Monday, December 04, 2006 2:26 AM
by
dodyg
Watch this space - VRM
"
That something would be VRM — Vendor Relationship Management. This
is something more, and different, than an way of managing one's
identities. VRM should equip the customer to actually relate to
vendors, and not just to buy stuff from them. In order to do that, a
high degree of control on the customer's side is required.
How
do we do that? What form does it take? Is it code that lives in a card?
Can it be operated by cell phone? Will it require a broker of some
kind? Where do we start? These and many other questions are now on the
floor at ProjectVRM , a new research and development effort by the Berkman Center for Internet and Society.
Help in launching ProjectVRM (and the thinking behind it) has come from colleagues such as Mary Rundle, who is working on anonymity, and John Clippinger,
who first volunteered the Berkman Center as an informal "clubhouse" for
the Identity Gang.

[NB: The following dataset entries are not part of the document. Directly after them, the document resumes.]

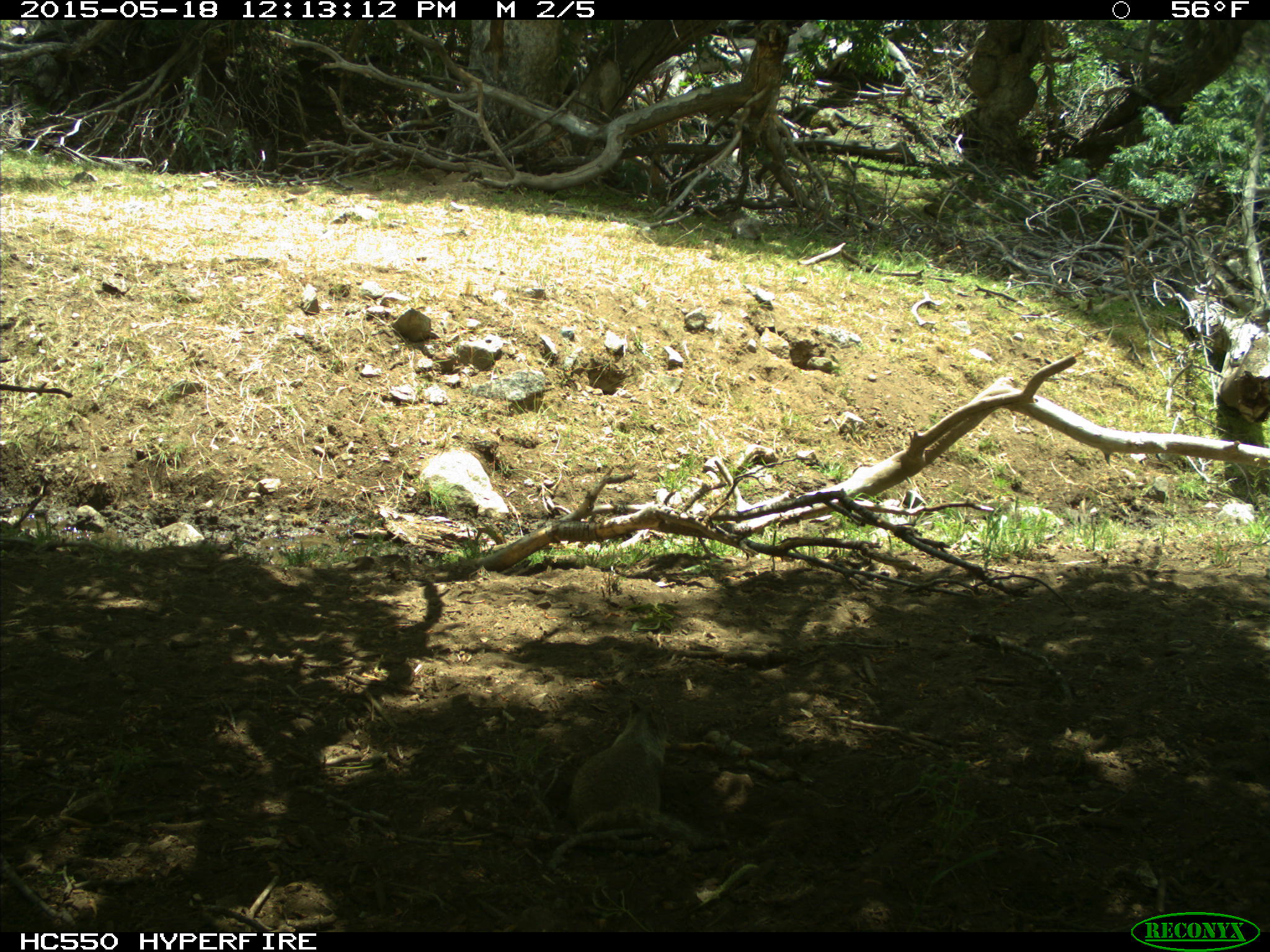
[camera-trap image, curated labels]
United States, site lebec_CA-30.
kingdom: Animalia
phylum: Chordata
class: Mammalia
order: Rodentia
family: Sciuridae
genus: Otospermophilus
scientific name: Otospermophilus beecheyi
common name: california ground squirrel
Otospermophilus beecheyi (california ground squirrel).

Some will come from developers like former Berkman
Fellow Dave Winer, who has been thinking about this issue, and whose track record at Making Things Happen is legendary. Same goes for Jeremie Miller (father of Jabber and XMPP). Also Joe Andrieu (whose focus is complex search) and Christopher Carfi, a CRM guru whose blog is The Social Customer Manifesto.
Many others also deserve mention (and I insult them by not listing them here), but none more than Steve Gillmor. To Steve, user-in-charge is a market fact, not a Web 2.0 buzzphrase. Steve has long seen that customers are not only the source of all revenue for every business (which will inevitably put customers in a commanding position), but that gestures
are what will weave networked markets together at their atomic levels.
We may not have our periodic table of gestures yet, but we can count on
it coming." (Doc Searls)
If you want to see what's going to happen on the web for the next 5 years, watch this idea of "vendor relationship management" and "attention" era. You can't go wrong with these guys.